KANSAS CITY, Mo. (ChurchMilitant.com) - Satanists are suing the state of Missouri, claiming the 72-hour-waiting period before an abortion is a violation of their religious rights.
The Satanic Temple (TST), a political activist group, is filing state and federal lawsuits claiming a pro-life law is a violation of their religious rights because the law states, "The life of each human being begins at conception. Abortion will terminate the life of a separate, unique, living human being."
The organization filed a lawsuit in early 2015 on behalf of an unidentified woman, known as Mary Doe, who sought an abortion. As a member of the St. Louis branch of TST, she demanded the Planned Parenthood facility in St. Louis waive the state-mandated 72-hour-waiting period and other requirements, claiming her religion directed "One's body is inviolable, subject to one's own will alone" and that the requirements violated her religious rights.
Jex Blackmore, a TST representative who has blogged about her own abortion in 2015, responded to Church Militant, claiming the organization's tenant of "One's body is inviolable" doesn't apply to the unborn. She states, "Just because fetal tissue contains unique DNA does not make it a separate, living human being," adding, "It cannot survive outside of the mother-host and does not have consciousness or any of the features we associate with 'personhood.'"
She goes on to say, "You see, conception is a process, not a distinct point in time. The process of conception, also known as fertilization, involves many chemical reactions and processes. It is not an instantaneous occurrence."
Blackmore finishes by adding, "Does an abortion terminate tissue with unique DNA? Yes. However, fetal tissue is not scientifically or morally equivalent to the life of a 'unique, living, human being,' the distinction of which is within the realm of philosophical and religious opinion."

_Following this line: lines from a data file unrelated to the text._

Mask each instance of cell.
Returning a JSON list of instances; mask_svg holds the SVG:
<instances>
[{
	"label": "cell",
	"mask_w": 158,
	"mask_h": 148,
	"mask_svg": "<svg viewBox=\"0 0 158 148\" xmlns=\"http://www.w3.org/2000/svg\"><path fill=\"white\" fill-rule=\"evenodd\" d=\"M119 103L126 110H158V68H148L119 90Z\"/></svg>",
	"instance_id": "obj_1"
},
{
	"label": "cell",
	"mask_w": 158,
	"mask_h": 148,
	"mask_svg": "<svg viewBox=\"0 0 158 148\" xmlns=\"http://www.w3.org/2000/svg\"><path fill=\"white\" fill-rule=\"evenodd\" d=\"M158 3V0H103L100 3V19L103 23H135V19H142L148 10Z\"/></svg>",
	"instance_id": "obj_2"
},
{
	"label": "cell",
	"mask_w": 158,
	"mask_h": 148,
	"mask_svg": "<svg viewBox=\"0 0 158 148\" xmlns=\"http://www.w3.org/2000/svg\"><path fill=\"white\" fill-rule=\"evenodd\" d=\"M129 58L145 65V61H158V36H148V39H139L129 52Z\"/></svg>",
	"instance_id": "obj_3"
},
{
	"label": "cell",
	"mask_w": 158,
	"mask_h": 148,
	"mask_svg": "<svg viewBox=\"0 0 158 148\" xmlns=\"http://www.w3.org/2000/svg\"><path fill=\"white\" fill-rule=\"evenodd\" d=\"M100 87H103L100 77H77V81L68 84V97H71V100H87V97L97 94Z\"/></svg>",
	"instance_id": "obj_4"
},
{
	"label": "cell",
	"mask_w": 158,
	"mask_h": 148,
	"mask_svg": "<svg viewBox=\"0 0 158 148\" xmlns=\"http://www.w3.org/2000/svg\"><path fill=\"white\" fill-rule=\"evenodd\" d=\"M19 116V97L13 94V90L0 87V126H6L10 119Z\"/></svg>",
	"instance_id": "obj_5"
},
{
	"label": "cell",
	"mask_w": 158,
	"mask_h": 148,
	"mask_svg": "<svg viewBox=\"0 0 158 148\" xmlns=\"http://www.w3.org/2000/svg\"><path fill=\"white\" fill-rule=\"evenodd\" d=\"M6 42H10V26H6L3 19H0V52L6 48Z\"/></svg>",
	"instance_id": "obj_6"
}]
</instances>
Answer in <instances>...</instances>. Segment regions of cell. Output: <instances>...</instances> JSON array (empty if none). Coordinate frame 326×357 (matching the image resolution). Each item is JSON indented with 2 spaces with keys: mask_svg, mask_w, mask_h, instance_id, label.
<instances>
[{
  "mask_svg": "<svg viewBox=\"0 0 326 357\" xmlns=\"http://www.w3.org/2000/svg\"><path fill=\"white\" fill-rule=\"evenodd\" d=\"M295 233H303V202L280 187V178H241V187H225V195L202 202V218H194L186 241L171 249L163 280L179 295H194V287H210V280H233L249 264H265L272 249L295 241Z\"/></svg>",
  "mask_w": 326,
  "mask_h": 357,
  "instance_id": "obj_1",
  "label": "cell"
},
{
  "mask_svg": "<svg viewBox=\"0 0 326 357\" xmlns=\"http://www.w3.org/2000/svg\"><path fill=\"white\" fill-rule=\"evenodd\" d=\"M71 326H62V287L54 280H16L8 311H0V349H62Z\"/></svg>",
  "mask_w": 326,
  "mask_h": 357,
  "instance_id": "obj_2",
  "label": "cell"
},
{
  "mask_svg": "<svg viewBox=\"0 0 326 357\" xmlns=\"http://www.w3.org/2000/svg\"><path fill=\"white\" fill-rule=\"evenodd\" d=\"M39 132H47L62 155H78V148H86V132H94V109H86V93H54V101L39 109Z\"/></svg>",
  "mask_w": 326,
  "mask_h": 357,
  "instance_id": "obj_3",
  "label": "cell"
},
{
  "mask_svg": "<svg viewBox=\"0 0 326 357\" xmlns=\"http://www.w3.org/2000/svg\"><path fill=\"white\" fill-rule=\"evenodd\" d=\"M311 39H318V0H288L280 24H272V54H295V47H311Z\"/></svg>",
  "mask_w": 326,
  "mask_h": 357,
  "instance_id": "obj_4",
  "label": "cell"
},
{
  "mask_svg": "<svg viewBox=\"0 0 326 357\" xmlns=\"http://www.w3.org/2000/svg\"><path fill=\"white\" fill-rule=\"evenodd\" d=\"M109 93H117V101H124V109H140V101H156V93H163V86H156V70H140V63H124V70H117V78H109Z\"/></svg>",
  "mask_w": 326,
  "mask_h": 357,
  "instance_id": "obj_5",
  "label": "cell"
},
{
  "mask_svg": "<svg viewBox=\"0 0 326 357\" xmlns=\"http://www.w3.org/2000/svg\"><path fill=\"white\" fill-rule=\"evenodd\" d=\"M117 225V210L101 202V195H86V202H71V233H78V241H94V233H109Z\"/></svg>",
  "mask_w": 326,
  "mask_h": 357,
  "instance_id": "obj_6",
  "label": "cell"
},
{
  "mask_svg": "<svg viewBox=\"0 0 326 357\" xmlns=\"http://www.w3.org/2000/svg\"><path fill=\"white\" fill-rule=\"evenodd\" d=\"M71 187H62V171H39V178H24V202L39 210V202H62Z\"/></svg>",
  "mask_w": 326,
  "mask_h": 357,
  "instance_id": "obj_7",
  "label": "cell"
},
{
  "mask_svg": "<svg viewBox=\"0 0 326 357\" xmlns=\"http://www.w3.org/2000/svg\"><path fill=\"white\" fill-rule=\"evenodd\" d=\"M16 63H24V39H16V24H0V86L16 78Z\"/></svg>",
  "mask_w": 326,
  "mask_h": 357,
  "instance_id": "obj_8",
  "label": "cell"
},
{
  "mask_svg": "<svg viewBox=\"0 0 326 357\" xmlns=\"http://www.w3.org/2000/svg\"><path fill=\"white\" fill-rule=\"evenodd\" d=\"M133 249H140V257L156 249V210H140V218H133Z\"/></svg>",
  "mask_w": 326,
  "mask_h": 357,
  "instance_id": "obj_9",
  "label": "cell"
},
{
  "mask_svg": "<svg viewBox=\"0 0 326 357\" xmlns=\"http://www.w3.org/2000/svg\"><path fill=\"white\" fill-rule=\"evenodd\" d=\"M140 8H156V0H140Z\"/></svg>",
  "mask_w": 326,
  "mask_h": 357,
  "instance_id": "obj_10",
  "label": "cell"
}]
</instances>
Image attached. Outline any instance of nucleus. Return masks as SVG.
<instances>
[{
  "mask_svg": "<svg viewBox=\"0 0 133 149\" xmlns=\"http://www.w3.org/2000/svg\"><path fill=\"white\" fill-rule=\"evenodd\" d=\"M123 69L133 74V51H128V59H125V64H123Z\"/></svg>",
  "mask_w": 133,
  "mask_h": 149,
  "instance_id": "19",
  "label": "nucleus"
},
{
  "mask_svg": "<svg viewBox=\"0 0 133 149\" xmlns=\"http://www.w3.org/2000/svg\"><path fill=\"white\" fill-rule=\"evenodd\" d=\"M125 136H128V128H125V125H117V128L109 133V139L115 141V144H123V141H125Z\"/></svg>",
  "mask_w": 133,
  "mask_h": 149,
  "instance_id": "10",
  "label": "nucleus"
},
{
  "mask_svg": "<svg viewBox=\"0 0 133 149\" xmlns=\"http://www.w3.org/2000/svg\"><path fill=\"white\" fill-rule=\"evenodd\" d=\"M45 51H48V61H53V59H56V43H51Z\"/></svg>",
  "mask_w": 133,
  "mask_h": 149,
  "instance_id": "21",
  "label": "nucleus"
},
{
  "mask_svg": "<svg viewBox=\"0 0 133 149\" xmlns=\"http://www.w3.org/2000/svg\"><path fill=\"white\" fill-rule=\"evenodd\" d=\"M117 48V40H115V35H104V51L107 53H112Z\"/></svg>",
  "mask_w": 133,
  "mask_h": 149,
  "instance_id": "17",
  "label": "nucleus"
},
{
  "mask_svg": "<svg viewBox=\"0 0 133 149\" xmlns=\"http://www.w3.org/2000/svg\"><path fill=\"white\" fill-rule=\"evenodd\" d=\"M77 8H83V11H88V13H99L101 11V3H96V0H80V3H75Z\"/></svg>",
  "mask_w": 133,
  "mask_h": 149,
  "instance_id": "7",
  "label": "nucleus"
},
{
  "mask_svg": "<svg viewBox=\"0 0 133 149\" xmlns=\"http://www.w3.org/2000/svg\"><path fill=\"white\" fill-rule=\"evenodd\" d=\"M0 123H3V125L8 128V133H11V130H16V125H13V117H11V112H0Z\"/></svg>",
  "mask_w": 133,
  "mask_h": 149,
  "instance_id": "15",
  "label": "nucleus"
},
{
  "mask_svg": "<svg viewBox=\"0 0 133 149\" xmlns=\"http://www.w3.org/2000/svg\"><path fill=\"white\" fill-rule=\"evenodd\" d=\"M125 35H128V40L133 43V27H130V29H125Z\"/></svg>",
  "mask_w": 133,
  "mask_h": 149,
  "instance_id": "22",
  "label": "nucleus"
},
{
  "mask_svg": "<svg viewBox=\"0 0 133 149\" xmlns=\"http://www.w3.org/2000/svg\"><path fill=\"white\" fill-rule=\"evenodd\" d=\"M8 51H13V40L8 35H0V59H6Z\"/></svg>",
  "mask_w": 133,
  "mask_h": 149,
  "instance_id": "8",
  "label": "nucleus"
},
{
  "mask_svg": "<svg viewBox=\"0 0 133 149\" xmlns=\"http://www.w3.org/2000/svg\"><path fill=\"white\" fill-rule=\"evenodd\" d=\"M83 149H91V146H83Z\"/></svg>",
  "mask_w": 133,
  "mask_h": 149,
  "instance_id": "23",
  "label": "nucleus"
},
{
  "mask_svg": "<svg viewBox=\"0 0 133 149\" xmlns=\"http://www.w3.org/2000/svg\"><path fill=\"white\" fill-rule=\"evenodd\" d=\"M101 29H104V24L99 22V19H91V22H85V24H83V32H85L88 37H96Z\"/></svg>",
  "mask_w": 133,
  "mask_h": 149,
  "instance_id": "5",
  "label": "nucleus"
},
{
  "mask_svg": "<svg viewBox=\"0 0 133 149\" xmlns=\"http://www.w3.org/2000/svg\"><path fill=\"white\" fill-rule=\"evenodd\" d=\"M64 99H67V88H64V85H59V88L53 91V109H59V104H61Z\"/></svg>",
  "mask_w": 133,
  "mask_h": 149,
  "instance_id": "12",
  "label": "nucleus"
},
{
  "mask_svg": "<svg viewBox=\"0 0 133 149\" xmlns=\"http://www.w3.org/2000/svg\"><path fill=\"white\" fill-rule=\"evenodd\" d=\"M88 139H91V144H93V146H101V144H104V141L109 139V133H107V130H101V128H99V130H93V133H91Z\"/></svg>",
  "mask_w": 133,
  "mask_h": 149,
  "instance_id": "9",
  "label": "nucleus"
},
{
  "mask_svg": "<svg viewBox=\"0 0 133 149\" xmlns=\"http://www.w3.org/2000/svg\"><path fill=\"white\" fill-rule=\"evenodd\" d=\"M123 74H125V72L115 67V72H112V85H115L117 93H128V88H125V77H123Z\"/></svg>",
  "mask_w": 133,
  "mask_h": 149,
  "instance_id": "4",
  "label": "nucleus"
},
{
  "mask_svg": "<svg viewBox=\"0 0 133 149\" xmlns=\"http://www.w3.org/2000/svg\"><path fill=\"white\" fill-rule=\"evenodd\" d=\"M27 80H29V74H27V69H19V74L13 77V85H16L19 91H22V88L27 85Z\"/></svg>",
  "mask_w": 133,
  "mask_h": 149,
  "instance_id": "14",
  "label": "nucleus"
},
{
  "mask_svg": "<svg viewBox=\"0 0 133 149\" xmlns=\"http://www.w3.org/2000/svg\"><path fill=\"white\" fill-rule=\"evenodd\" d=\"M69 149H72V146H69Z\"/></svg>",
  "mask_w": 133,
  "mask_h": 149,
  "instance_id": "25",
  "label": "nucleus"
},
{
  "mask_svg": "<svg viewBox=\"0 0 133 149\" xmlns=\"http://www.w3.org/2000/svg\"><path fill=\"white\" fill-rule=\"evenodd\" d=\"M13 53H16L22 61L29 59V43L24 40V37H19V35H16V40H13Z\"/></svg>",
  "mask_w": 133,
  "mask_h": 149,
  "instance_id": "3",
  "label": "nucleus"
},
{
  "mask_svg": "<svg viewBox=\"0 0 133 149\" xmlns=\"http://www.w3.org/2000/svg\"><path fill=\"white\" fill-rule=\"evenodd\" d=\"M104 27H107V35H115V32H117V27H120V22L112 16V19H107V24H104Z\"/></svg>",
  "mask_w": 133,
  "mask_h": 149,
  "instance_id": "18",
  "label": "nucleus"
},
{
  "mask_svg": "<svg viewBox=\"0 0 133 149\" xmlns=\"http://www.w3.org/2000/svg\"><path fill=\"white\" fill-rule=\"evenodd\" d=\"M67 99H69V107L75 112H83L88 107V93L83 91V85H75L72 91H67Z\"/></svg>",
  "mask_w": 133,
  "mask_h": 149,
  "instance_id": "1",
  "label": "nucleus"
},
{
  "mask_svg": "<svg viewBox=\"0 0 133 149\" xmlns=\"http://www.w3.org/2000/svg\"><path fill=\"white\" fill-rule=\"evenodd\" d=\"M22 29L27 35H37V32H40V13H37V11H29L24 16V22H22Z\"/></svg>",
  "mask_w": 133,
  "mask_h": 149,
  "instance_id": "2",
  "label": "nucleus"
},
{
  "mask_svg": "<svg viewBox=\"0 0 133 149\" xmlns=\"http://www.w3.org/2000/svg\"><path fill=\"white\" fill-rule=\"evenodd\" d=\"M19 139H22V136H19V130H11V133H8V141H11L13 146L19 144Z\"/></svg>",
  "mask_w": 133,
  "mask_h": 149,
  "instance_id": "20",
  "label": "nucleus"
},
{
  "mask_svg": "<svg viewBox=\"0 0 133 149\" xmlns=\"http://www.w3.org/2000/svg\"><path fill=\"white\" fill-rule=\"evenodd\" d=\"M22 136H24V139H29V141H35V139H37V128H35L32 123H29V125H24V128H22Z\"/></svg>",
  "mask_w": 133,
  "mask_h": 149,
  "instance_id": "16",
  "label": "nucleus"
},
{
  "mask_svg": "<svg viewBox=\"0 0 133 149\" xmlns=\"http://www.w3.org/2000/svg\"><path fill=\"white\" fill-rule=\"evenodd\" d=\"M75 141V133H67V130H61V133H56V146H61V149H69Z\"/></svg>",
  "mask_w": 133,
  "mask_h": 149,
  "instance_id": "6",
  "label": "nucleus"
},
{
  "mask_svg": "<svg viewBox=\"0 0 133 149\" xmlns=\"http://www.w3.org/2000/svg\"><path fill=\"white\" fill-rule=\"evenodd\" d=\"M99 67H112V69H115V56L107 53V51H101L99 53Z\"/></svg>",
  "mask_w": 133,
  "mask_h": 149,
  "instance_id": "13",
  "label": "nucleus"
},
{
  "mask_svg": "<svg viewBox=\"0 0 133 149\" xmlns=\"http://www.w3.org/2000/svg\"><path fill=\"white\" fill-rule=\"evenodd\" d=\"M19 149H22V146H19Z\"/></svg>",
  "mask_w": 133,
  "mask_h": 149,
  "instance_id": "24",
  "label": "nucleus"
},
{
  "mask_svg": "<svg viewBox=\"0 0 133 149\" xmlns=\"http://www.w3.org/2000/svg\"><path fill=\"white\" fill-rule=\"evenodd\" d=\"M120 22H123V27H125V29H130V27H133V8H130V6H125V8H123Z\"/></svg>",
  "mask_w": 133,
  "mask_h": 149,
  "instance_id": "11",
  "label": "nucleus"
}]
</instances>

In August 2016, U.S. District Judge Henry Edward Autrey threw out the case, ruling Mary Doe, who was no longer pregnant, could not demonstrate "a threatened injury that is certainly impending" and "that any future injury is particular and concrete," since there was no guarantee she would get pregnant again or seek another abortion.
Blackmore stated in a recent article:
Mary should be able to go into a medical clinic, ask for an abortion without an ultrasound, without receiving a reproductive propaganda booklet and without enduring a waiting period. The informed consent laws prohibit her from doing so. Not only do the informed consent laws prohibit her from obtaining an abortion in accordance with her religious beliefs, they have placed a substantial burden upon her. Mary was forced to choose between acting in a matter motivated by her religious beliefs or forego an abortion. Additionally, she had to pay for the ultrasound and waiting period, suffering from state-imposed guilt, doubt and shame.
Oral arguments were made at the Missouri Court of Appeals on September 11 and will be made at the federal Court of Appeals on September 20 to reopen the case.